**Exercise task**
Answer these questions from the notebook excerpt on mini-batch gradient descent below:
1. Which parameter is added to the SGD function to accommodate mini-batch, and which value of it performs regular SGD?
2. According to the comment in the MBSGD function, what setting of decay is the same as the original?
3. What decay value is passed in the n=10 MBSGD optimization?

**Article**
To modify our SGD function in order to accomodate mini-batch we just need to add one parameter `n`, to control how many samples to use when evaluating the gradient (`n=1` will just perform regular SGD). The `grad_stoch` function can be used unmodified since arrays allow lists of indices to be supplied:

In [20]:
# Same as before, but pasted for reference
def grad_stoch(params,r,x,y):
  return np.array([np.mean(2.0*(params[0]*x[r]+params[1]-y[r])*x[r]),np.mean(2.0*(params[0]*x[r]+params[1]-y[r]))])

# Our minibatch stochastic gradient descent function with exponential decay option.
def MBSGD(params,grad,N,alpha=0.002,thresh=0.00001,max=1E6,decay=0.0,n=1): 
    
    # Each iteration is one epoch
    for i in range(int(max)):
        
        # We'll only save parameters for each epoch (N updates)
        params += [params[-1]]
        
        # Exponential alpha decay (decay=0 is same as original)
        a = alpha*np.exp(-decay*i)
        
        # Perform updates for the epoch
        for j in range(int(N/n)):
            params[-1] = params[-1] - a * grad(params[-1],np.random.randint(N,size=n))

        # Check break conditions
        if np.sum((params[-1]-params[-2])**(2.0))**(0.5) < thresh:
            return np.array(params)
    
    # return the parameters as a numpy array            
    print("WARNING: maximum number of iterations reached ({})".format(max))
    return np.array(params)

We can again perform a comparison of the various algorithms:

In [None]:
# Perform the SGD optimization with decay
grad_stoch_0 = lambda params,r: grad_stoch(params,r,x,y) 
params_stoch_d = grad_descent_stoch([[0,0]],grad_stoch_0,len(x),alpha=0.01,thresh=1E-7,max=1000,decay=0.1)
print("\nSGD decay (after {} epochs; {} d-calcs):\na: {:<6.4f}\nb: {:<6.4f}\nxhi2: {:<6.4f}".\
      format(len(params_stoch_d)-1,len(params_stoch_d)*len(x),params_stoch_d[-1,0],params_stoch_d[-1,1],L(params_stoch_d[-1])))

# Perform the n=10 MBSGD optimization with decay
params_mbsgd = MBSGD([[0,0]],grad_stoch_0,len(x),alpha=0.01,thresh=1E-7,max=1000,decay=0.01,n=10)
print("\nMBSGD decay (after {} epochs; {} d-calcs):\na: {:<6.4f}\nb: {:<6.4f}\nxhi2: {:<6.4f}".\
      format(len(params_mbsgd)-1,len(params_mbsgd)*len(x),params_mbsgd[-1,0],params_mbsgd[-1,1],L(params_mbsgd[-1])))

# Perform GD
grad_0 = lambda params: grad(params,x,y) # give the grad function x and y data 
params_GD = grad_descent([[0,0]],grad_0,alpha=0.01,thresh=1E-7)

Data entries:

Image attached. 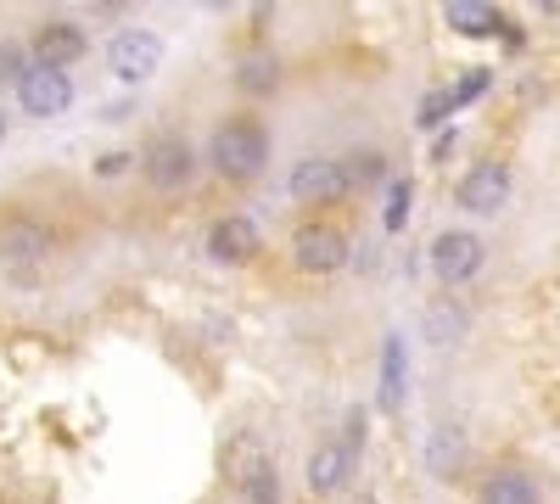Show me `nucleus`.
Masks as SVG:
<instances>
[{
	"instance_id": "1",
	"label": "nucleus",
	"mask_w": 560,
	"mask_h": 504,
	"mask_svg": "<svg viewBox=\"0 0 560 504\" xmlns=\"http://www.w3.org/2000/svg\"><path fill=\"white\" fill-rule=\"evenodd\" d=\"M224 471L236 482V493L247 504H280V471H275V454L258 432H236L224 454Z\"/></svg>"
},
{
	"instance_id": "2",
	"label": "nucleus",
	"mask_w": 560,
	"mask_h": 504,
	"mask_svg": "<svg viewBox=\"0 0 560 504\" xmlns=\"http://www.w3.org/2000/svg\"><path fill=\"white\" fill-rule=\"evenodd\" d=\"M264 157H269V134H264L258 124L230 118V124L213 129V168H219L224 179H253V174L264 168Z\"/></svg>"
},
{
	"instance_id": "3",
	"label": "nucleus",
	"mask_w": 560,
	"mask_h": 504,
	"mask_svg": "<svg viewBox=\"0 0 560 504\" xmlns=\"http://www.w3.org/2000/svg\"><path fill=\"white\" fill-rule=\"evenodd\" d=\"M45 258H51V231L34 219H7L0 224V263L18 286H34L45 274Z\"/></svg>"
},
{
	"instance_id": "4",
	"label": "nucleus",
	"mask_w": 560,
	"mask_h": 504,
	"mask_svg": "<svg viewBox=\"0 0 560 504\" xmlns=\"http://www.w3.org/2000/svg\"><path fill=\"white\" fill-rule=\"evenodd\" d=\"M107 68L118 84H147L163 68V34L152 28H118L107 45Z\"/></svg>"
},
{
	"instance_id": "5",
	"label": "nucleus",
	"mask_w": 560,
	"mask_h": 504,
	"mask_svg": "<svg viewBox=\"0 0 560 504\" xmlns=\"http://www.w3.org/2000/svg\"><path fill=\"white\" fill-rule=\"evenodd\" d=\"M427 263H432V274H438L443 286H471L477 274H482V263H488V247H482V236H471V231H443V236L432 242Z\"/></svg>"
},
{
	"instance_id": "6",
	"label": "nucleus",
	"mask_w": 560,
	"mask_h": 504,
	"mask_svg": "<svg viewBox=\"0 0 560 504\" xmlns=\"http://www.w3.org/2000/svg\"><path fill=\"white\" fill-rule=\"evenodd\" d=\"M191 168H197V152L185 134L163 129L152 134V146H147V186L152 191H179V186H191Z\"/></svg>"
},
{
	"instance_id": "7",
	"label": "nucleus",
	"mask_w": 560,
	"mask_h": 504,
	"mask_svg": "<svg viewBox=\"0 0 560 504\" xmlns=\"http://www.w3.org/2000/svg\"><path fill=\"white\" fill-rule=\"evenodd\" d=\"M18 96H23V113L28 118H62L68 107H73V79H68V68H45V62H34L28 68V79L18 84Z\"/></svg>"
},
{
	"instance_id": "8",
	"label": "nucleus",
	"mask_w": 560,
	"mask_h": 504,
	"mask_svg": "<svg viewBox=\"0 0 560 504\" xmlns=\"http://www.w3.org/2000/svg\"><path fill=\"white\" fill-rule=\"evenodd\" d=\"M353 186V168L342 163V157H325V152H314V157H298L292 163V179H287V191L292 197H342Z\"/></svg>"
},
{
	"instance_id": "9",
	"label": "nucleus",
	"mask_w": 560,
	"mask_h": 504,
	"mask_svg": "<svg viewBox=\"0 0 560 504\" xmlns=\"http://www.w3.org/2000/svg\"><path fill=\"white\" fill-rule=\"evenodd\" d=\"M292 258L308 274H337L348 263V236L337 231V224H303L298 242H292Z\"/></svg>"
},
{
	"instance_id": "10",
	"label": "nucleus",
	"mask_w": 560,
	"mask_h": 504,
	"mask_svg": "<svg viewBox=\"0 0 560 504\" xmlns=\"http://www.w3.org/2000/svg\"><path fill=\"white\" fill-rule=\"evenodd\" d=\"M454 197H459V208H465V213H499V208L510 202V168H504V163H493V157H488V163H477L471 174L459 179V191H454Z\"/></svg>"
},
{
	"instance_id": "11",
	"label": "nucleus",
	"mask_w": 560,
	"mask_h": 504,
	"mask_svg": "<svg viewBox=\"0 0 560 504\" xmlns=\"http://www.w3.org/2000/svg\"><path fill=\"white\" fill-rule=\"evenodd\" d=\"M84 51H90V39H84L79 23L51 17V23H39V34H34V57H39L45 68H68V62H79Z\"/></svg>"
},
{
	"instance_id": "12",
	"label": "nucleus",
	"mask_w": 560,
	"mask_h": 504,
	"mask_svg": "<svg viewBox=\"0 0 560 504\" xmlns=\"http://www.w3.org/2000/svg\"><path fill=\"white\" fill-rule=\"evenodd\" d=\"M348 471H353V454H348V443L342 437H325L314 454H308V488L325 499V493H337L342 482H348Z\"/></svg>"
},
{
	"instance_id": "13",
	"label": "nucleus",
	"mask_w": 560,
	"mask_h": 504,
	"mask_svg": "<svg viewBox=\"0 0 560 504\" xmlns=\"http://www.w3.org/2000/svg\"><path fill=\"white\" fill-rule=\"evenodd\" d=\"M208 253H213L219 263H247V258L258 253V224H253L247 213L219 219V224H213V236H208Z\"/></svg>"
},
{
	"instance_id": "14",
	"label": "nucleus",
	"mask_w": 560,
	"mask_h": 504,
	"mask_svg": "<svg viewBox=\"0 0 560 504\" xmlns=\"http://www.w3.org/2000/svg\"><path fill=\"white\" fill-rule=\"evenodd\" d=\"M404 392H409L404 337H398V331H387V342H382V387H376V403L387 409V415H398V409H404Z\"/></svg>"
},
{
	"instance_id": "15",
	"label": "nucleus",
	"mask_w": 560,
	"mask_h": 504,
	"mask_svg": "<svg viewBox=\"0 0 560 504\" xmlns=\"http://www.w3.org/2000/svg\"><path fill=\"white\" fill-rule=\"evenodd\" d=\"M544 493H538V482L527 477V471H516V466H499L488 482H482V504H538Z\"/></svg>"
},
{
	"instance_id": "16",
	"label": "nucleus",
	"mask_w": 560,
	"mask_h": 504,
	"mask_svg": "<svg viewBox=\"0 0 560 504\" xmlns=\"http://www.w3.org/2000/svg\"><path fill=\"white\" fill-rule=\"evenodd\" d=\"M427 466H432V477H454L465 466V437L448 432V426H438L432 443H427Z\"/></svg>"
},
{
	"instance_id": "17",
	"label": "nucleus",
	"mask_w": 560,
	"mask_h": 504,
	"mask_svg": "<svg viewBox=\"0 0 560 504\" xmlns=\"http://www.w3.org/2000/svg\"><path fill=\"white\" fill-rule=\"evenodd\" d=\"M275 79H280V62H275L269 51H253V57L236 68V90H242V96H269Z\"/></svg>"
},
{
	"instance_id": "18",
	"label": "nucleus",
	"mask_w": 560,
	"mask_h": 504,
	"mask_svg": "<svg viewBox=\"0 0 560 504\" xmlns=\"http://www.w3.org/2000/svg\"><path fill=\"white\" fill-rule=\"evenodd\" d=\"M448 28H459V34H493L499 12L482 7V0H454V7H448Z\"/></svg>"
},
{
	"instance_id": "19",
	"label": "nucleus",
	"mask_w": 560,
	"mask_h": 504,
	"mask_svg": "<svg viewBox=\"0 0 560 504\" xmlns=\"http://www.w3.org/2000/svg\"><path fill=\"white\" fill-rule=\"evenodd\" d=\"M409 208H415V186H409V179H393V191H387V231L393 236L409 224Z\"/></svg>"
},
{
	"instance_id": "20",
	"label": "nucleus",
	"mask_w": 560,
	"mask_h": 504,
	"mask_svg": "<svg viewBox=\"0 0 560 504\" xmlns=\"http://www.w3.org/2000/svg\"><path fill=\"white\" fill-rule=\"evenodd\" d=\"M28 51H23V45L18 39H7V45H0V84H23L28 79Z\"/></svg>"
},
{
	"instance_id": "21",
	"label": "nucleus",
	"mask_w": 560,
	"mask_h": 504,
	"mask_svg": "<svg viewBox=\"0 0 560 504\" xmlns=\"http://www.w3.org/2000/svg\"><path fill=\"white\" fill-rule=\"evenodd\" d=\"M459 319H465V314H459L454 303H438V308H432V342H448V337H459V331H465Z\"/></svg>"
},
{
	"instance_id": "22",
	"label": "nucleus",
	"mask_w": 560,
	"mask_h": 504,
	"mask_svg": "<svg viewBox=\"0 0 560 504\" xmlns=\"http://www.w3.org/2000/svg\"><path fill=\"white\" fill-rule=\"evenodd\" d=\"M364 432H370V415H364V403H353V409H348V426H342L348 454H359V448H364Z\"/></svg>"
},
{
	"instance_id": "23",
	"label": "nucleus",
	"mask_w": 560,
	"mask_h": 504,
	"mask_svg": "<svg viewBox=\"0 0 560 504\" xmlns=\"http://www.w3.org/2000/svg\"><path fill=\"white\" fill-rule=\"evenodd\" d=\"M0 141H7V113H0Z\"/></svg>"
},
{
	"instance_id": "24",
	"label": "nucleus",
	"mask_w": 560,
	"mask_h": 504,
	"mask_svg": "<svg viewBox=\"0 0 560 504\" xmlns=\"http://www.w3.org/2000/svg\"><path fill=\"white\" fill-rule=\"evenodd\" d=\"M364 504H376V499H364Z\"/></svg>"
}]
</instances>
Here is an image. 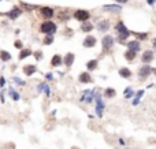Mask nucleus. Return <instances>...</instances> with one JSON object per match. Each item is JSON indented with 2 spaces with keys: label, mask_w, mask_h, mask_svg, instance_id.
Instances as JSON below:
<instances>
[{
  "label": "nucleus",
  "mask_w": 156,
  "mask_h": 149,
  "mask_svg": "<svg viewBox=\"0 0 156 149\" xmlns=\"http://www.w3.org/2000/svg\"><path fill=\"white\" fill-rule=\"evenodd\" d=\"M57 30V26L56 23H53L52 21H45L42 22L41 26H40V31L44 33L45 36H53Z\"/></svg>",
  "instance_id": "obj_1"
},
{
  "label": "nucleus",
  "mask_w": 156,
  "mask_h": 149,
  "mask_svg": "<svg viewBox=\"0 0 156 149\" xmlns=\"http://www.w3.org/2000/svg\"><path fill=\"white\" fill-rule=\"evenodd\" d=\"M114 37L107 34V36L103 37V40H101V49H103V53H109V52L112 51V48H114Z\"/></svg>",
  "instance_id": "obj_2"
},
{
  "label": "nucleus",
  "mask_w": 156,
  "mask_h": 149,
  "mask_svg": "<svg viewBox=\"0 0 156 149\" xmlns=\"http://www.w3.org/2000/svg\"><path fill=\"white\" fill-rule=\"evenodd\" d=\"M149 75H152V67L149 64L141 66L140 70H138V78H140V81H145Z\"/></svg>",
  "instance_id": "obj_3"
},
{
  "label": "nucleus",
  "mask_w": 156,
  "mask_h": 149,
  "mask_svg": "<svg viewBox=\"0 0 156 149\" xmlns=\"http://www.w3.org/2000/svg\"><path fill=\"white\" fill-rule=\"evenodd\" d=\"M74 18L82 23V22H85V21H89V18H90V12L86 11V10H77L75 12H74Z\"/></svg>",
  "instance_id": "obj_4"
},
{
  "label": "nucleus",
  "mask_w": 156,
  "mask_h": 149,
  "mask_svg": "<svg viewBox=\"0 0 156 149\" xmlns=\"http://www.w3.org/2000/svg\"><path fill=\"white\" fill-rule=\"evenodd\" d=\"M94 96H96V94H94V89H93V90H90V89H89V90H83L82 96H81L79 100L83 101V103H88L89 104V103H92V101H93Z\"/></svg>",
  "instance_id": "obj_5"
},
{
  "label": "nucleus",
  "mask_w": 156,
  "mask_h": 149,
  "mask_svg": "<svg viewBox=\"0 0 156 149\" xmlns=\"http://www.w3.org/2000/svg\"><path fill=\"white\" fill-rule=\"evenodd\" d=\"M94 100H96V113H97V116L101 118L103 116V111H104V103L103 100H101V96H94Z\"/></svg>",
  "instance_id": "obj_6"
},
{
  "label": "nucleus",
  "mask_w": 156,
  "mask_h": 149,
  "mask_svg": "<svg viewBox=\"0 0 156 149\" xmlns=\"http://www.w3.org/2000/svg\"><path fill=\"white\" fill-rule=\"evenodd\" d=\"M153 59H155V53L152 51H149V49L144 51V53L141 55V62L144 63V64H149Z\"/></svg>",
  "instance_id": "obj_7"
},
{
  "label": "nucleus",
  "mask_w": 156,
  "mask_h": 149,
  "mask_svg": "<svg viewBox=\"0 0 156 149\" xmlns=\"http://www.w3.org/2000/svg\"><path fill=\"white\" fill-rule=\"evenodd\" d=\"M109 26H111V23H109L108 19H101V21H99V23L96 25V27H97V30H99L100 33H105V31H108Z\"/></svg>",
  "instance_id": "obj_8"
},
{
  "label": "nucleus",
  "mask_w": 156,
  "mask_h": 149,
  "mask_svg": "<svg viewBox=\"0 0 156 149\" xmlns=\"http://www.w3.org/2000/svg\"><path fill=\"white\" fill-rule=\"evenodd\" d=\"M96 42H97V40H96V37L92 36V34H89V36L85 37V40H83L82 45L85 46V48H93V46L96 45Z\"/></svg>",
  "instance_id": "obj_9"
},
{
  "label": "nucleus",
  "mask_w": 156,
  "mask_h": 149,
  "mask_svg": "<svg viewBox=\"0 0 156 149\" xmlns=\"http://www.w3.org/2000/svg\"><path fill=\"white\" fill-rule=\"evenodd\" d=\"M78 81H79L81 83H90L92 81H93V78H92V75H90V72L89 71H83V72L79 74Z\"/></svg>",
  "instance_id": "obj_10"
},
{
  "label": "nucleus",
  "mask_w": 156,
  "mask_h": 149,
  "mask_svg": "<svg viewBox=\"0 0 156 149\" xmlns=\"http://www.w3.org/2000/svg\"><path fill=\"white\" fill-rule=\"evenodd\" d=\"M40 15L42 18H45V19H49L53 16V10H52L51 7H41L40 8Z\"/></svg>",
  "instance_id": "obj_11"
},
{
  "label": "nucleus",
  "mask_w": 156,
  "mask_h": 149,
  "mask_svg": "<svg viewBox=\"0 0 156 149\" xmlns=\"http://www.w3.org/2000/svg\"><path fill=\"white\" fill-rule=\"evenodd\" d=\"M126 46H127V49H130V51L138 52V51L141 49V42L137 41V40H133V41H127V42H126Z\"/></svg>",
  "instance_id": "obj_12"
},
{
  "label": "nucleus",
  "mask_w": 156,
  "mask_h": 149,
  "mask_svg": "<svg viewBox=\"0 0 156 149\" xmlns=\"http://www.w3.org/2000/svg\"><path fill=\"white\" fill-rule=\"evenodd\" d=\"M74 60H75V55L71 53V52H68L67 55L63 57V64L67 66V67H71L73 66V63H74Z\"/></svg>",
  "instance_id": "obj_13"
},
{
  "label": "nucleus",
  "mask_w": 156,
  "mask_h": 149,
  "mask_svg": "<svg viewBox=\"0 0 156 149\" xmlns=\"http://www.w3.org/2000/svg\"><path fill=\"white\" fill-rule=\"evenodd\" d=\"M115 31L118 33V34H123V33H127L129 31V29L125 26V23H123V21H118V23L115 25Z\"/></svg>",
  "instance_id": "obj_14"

**Complete output**
1. The parameter `n`; `n=1` performs regular SGD.
2. decay=0
3. 0.01